Sit quietly for a moment and tune into your true core self. “What’s that?” you may ask. It’s the name I give for that part of you which is at your center, the part which lies at the root of who you are. Some call it their grounding center, some their center of peace. You may have an inkling of this place, indeed you may tune into it often, or it might be totally foreign to you.
I believe that we all possess, in our deepest core, a vital part of our being that can be of enormous help in our day-to-day lives. This true core self knows what is best for us, if it is but listened to. This true core self is wise and it is gentle. And it is always there for us.
You might ask your true core self what to do in a particular situation. For example, you may dislike your current job and want to leave it, yet feel like you can’t make a change. You might feel stuck in a relationship. Tap into your innermost being and hear what it says. The way I do this is to close my eyes and turn my attention inward to my core body, in my lower abdomen. I relax my shoulders and jaw. I breathe deeply. My self knows. I feel clearer. My self knows what is best for me.
If you try this, you may feel that anxiety or depression is at your center. Your life may be overwhelming right now, or you may be experiencing difficult things. Yet anxiety or sadness is not your center. You are, your true core self.
Paradoxically, these things are your friends. Anxiety has helped keep you alert for danger. Depression has forced you to rest when things have been too much. Love those sides of yourself. Then gently move them from your center so that You can be seen and heard.
Be curious about your true core self. Sit quietly with your eyes closed. Go inward.
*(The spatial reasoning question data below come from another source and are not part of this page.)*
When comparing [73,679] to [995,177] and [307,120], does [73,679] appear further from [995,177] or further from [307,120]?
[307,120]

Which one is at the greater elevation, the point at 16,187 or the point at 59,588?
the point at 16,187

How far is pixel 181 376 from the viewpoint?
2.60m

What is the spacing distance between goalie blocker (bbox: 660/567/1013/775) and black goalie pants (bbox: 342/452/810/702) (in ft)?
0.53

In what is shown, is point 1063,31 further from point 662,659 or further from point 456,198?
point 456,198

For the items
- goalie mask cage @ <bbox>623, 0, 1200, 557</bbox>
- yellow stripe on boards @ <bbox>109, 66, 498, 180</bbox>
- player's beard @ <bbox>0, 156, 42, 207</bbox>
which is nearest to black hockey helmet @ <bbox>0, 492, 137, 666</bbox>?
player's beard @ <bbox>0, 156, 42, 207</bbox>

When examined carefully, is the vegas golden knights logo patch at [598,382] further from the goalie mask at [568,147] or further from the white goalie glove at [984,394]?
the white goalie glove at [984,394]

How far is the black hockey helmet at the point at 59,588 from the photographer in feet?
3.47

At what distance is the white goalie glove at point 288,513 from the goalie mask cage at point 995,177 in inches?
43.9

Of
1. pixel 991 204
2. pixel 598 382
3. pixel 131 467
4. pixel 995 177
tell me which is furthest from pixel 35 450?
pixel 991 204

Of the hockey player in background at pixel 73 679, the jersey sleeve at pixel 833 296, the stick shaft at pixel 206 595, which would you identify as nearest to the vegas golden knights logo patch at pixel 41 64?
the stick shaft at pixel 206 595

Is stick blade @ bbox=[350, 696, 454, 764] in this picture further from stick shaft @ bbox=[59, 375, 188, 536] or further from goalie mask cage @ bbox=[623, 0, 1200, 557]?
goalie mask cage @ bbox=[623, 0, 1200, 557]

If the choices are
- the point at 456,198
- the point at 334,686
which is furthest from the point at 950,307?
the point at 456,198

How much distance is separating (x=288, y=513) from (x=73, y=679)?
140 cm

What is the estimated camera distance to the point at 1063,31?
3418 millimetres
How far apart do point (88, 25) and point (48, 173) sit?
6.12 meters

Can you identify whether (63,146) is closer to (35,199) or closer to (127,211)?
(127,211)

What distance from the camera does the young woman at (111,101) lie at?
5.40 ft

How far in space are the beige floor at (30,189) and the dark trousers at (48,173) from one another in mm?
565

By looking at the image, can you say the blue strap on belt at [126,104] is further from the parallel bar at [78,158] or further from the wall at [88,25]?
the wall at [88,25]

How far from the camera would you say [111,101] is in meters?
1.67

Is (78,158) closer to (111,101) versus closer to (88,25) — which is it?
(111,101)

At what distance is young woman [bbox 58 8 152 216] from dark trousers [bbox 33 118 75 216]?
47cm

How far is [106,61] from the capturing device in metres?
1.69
If you feel anxious, be grateful for it, then set it quietly aside for just a few minutes. If you feel sad, ditto. Who or what is there? What is it saying? Your true core self is always there for you. It may take some digging to find it. Meditation can help the discovery. Journaling can. Simple desire can. You will know the fruits by the peace you experience. Try to tune into this peace and hear what it is telling you.
You may find yourself distressed or frightened when seeking this peace. Sometimes our true core selves are sheathed in protective armor which can be difficult to dismantle on our own. Old traumas can resurface along with our adaptive reactions. I urge you to seek professional support if this is the case.
This way of thinking – call it an approach, a metaphor, a reality, a lens – has been helpful to me and many of my clients. Perhaps this writing will make you curious about tuning into your inner self, and propel you to further exploration. Perhaps this exploration will lead you to greater self knowledge and peace, my wish for all.